62 Euro pro Stunde im Durchschnitt
In Deutschland beschäftigt Volkswagen knapp die Hälfte seiner Belegschaft. Nach Angaben des deutschen Automobilverbands VDA hat VW damit die höchsten Arbeitskosten aller Pkw-Hersteller weltweit. Im Jahr 2023 lagen diese Kosten im Durchschnitt bei 62 Euro pro Stunde, rund ein Drittel mehr als noch vor zehn Jahren. In Frankreich, Italien oder Spanien verdienen Arbeitnehmer der Autoindustrie laut VDA-Daten 47 Euro, 33 Euro beziehungsweise 29 Euro pro Stunde.
Und die deutschen Gewerkschaften verlangen noch mehr. IG Metall und Co. fordern eine Lohnerhöhung von sieben Prozent. VW-Markenchef Thomas Schäfer betonte bereits im Oktober 2024: "Wir sind an unseren deutschen Standorten nicht produktiv genug." Er verwies auf steigende Kosten für Energie, Material und eben Personal. "Unsere Fabrikkosten liegen derzeit um 25 bis 50 Prozent höher als geplant. Das heißt, jedes einzelne deutsche Werk ist doppelt so teuer wie das der Konkurrenz." Jetzt droht Volkswagen mit einer Lohnkürzung von zehn Prozent.
* * *
[Zu bearbeitende Aufgabe] Führen Sie den Text über die Arbeitskosten bei Volkswagen im Anschluss an seinen letzten Satz weiter.

[Auszüge der Einträge]
* * *
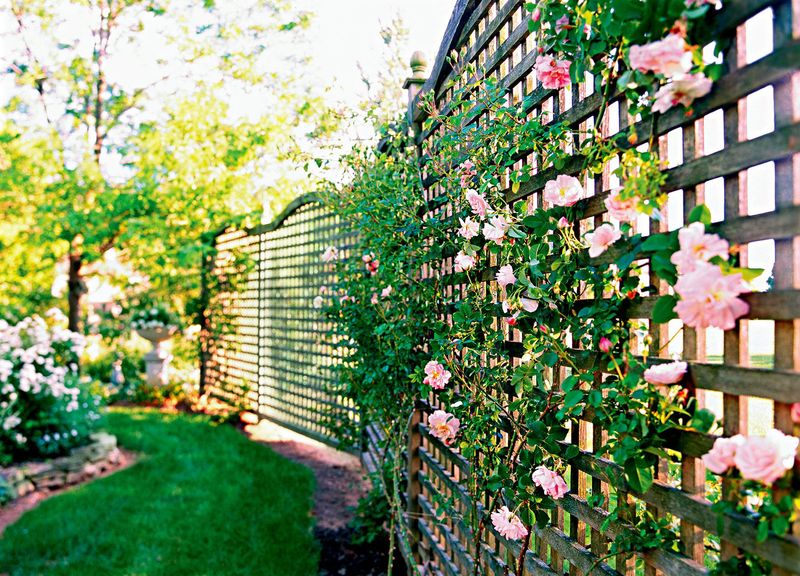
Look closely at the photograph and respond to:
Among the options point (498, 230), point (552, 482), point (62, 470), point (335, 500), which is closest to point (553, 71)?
* * *
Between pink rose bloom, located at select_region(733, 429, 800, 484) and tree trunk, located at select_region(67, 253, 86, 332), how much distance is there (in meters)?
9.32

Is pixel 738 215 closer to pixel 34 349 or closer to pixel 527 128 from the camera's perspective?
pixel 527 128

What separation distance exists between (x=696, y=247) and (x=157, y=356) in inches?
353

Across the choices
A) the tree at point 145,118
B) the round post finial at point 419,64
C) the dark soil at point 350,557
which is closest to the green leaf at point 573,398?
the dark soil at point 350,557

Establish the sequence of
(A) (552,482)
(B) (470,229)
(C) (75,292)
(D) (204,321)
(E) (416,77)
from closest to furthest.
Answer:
* * *
[Schriftliche Antwort]
Das System Volkswagen ist kompliziert
Noch komplizierter wird die Situation dadurch, dass viele Angestellte in Vertrieb, Management oder technischer Entwicklung in Wolfsburg auch Konzernfunktionen haben. Sie verdienen dadurch überdurchschnittlich viel. Dennoch scheint es einen Überhang in der Verwaltung zu geben, der weiter anwächst. Die Zahl der Büro-Angestellten erreiche laut Reuters inzwischen ein ähnliches Niveau wie die der Arbeiter in den Fabriken.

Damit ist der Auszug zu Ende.